(Texte fourni)
Expropriation - L’Espagne promet d’exiger « un prix juste »

Le gouvernement espagnol a promis hier de réclamer un « prix juste » pour REE, exproprié mardi de sa filiale bolivienne, deux semaines après une décision similaire en Argentine, des revers qui surviennent à un moment de faiblesse de l’Espagne sur la scène internationale.
« Ce genre de décisions ne nous plaît pas », a réagi le ministre de l’Économie Luis de Guindos, car nous pensons qu’il est fondamental de maintenir la sécurité juridique des investissements dans des pays comme la Bolivie ».
Pour l’Espagne, c’est la deuxième mésaventure de ce genre en très peu de temps dans ce qui reste sa région de prédilection, l’Amérique Latine. Tout a commencé en Argentine : le 16 avril, la présidente Cristina Kirchner, ignorant les avertissements de Madrid, a exproprié partiellement la compagnie pétrolière YPF, contrôlée par Repsol à 57,4 %. Cette décision a ouvert une crise sans précédent entre l’Espagne et l’Argentine, deux pays traditionnellement amis.
Mardi, c’est le président bolivien Evo Morales qui a apporté un nouveau revers à Madrid, en signant un décret pour prendre le contrôle des 99,94 % de Transportadora de Electricidad (TDE) détenus par REE (Red Eléctrica Corporacion). Tandis que Repsol évalue sa part dans YPF à 8 milliards d’euros, dans le cas bolivien, l’impact financier est plus limité : de l’aveu même de REE, cette expropriation n’aura « pas d’effet significatif sur les activités et le compte de résultats du group », la filiale n’apportant qu’« environ 1,5 % » du chiffre d’affaires.

(Consignes)
A) Pour chacune des affirmations suivantes, indiquez si elle est conforme au texte fourni, en répondant par oui ou par non et en citant mot pour mot le passage qui permet de trancher : (i) Repsol contrôle 57,4 % de la compagnie YPF ; (ii) l'expropriation en Bolivie a précédé celle décidée en Argentine ; (iii) Evo Morales a signé un décret pour prendre le contrôle de TDE.
B) D'après le texte fourni, quelle valeur Repsol attribue-t-il à sa part dans YPF ?
C) Relevez toutes les entreprises nommées dans le texte fourni.
Les données qui suivent ne sont d'aucune utilité pour cet exercice.

(Données présentées)

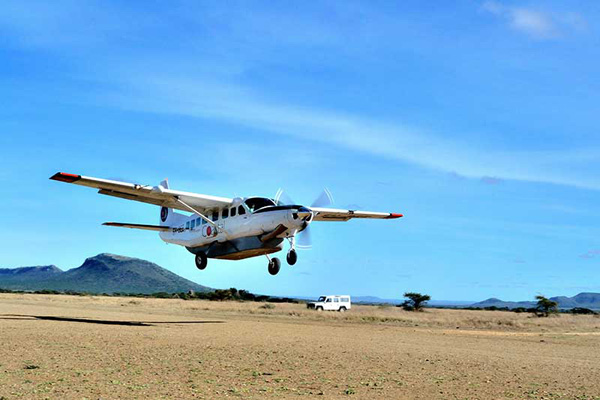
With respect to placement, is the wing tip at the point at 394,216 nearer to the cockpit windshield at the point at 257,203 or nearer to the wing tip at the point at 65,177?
the cockpit windshield at the point at 257,203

(Corrigé détaillé)
A)
(i) Oui : « contrôlée par Repsol à 57,4 % ».
(ii) Non : « deux semaines après une décision similaire en Argentine ».
(iii) Oui : « en signant un décret pour prendre le contrôle des 99,94 % de Transportadora de Electricidad (TDE) ».

B) Repsol l'évalue à 8 milliards d'euros.

C)
- REE (Red Eléctrica Corporacion)
- Transportadora de Electricidad (TDE)
- YPF
- Repsol